WHAT YOU HAVE TO DO —
Every line from the one with "In the scene showing" to the end of the data needs to be copied exactly, and no line before it.

INFORMATION SHOWN —
┄┄┄┄┄┄┄┄┄┄

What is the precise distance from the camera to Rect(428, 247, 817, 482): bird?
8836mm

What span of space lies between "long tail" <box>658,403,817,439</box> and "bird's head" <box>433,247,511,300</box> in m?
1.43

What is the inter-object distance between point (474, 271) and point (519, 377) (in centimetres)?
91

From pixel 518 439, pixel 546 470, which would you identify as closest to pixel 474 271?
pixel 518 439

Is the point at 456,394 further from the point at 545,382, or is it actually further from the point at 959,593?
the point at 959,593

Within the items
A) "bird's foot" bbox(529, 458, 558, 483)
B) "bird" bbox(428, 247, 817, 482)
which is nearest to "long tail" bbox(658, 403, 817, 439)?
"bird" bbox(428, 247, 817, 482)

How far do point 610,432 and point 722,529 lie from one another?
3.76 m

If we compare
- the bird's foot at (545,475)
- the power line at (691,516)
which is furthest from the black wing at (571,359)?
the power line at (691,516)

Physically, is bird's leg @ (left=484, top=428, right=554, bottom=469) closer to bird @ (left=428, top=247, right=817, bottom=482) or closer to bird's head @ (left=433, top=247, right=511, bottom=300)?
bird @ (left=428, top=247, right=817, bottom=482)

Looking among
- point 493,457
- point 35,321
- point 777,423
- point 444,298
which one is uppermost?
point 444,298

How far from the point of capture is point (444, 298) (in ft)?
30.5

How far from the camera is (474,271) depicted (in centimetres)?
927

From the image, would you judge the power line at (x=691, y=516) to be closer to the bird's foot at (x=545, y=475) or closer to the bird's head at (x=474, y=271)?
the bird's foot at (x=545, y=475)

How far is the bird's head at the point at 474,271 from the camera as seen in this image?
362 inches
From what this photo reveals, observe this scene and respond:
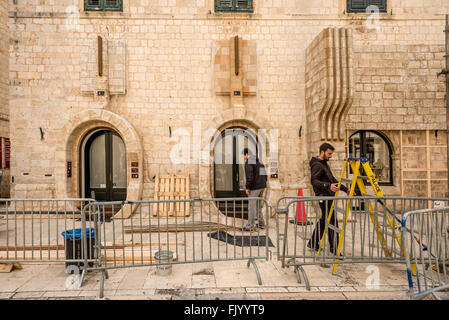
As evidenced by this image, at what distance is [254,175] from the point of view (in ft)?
23.0

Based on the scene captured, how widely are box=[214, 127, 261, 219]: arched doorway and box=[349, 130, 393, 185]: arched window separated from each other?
364cm

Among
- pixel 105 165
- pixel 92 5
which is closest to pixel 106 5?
pixel 92 5

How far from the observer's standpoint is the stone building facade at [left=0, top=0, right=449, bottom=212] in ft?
28.5

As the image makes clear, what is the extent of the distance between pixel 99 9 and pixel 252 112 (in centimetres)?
625

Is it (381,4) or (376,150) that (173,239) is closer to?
(376,150)

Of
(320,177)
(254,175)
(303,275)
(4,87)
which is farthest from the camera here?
(4,87)

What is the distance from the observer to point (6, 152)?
9.94 meters

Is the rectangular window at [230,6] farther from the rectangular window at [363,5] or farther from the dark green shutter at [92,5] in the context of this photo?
the dark green shutter at [92,5]

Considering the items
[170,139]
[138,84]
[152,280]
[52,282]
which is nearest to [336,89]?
[170,139]

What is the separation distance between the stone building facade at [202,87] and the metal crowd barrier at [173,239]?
6.64 ft

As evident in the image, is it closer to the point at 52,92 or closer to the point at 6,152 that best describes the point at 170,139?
the point at 52,92

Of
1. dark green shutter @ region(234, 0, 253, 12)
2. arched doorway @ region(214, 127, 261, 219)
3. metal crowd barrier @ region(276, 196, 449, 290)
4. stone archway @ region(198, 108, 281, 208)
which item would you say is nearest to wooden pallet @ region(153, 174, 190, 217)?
stone archway @ region(198, 108, 281, 208)

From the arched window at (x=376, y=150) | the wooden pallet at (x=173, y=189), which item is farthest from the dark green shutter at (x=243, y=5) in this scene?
the wooden pallet at (x=173, y=189)

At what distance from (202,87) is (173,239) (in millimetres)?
5366
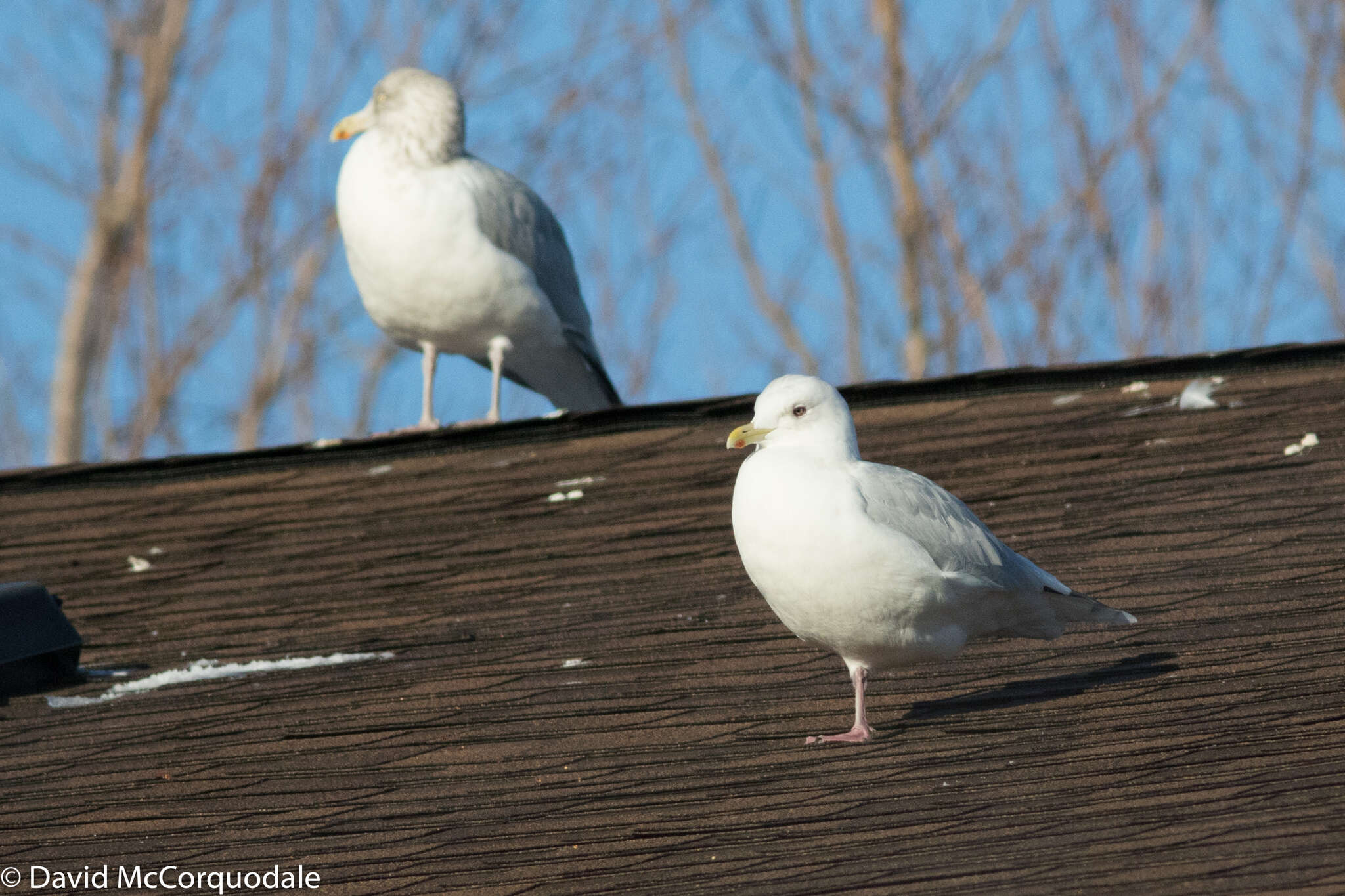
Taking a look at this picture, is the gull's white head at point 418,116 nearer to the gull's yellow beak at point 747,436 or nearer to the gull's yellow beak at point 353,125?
the gull's yellow beak at point 353,125

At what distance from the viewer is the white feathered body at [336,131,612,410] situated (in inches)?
282

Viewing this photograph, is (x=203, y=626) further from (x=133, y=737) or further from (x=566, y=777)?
(x=566, y=777)

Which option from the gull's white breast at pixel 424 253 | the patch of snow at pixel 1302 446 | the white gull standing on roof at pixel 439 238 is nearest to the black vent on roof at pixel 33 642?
the white gull standing on roof at pixel 439 238

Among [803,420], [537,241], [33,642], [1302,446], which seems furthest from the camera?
[537,241]

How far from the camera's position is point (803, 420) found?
3693mm

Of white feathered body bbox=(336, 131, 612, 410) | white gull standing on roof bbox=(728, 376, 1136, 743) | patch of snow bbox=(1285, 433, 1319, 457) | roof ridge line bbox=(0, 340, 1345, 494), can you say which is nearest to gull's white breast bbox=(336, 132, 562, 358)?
white feathered body bbox=(336, 131, 612, 410)

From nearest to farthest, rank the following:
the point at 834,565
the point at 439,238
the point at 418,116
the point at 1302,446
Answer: the point at 834,565 → the point at 1302,446 → the point at 439,238 → the point at 418,116

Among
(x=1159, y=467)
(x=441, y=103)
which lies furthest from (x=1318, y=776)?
(x=441, y=103)

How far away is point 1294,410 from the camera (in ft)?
18.9

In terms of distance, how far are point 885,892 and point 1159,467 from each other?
10.1ft

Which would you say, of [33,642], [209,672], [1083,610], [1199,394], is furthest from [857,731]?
[1199,394]

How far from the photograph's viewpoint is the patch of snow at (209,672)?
466 cm

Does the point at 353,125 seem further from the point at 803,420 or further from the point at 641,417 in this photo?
the point at 803,420

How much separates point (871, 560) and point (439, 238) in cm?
412
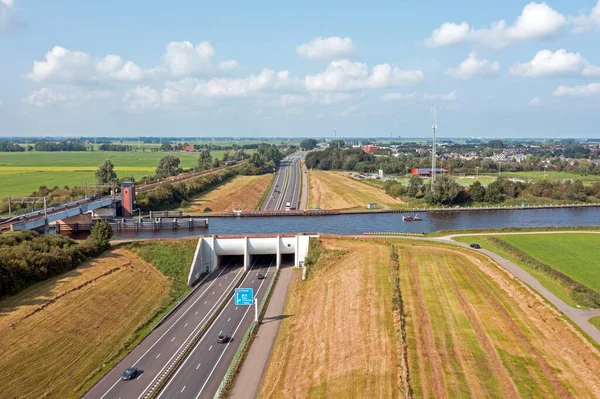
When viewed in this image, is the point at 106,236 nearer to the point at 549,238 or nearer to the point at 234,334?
the point at 234,334

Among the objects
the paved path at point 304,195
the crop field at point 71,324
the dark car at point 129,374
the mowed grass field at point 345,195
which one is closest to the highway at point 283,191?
the paved path at point 304,195

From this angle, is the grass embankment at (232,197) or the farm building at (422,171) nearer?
the grass embankment at (232,197)

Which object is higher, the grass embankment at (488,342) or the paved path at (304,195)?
the paved path at (304,195)

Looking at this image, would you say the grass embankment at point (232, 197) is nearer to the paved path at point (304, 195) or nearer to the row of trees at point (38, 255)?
the paved path at point (304, 195)

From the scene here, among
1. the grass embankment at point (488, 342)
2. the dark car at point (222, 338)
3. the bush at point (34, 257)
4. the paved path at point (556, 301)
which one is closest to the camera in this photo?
the grass embankment at point (488, 342)

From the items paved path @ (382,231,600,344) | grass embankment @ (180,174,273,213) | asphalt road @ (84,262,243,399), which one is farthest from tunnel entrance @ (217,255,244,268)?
paved path @ (382,231,600,344)

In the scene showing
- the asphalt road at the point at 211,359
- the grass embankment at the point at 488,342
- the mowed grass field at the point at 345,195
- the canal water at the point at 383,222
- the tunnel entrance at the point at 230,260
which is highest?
the mowed grass field at the point at 345,195

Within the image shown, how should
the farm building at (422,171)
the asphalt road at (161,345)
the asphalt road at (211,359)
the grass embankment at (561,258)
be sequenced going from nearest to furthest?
the asphalt road at (161,345) → the asphalt road at (211,359) → the grass embankment at (561,258) → the farm building at (422,171)

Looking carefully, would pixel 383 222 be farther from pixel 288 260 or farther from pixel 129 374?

┄┄┄┄┄┄┄┄┄┄

SOLUTION TO THE PROBLEM —
In the scene showing
- the asphalt road at the point at 211,359
- the grass embankment at the point at 488,342
- the mowed grass field at the point at 345,195
- the canal water at the point at 383,222
- the tunnel entrance at the point at 230,260
which is highest?
the mowed grass field at the point at 345,195

Within the image shown, how should
the farm building at (422,171)
the asphalt road at (161,345)
the asphalt road at (211,359)
the grass embankment at (561,258)
be sequenced going from nearest to furthest?
the asphalt road at (161,345) → the asphalt road at (211,359) → the grass embankment at (561,258) → the farm building at (422,171)

Looking carefully, would pixel 383 222 be farther from pixel 288 260 or farther from pixel 129 374?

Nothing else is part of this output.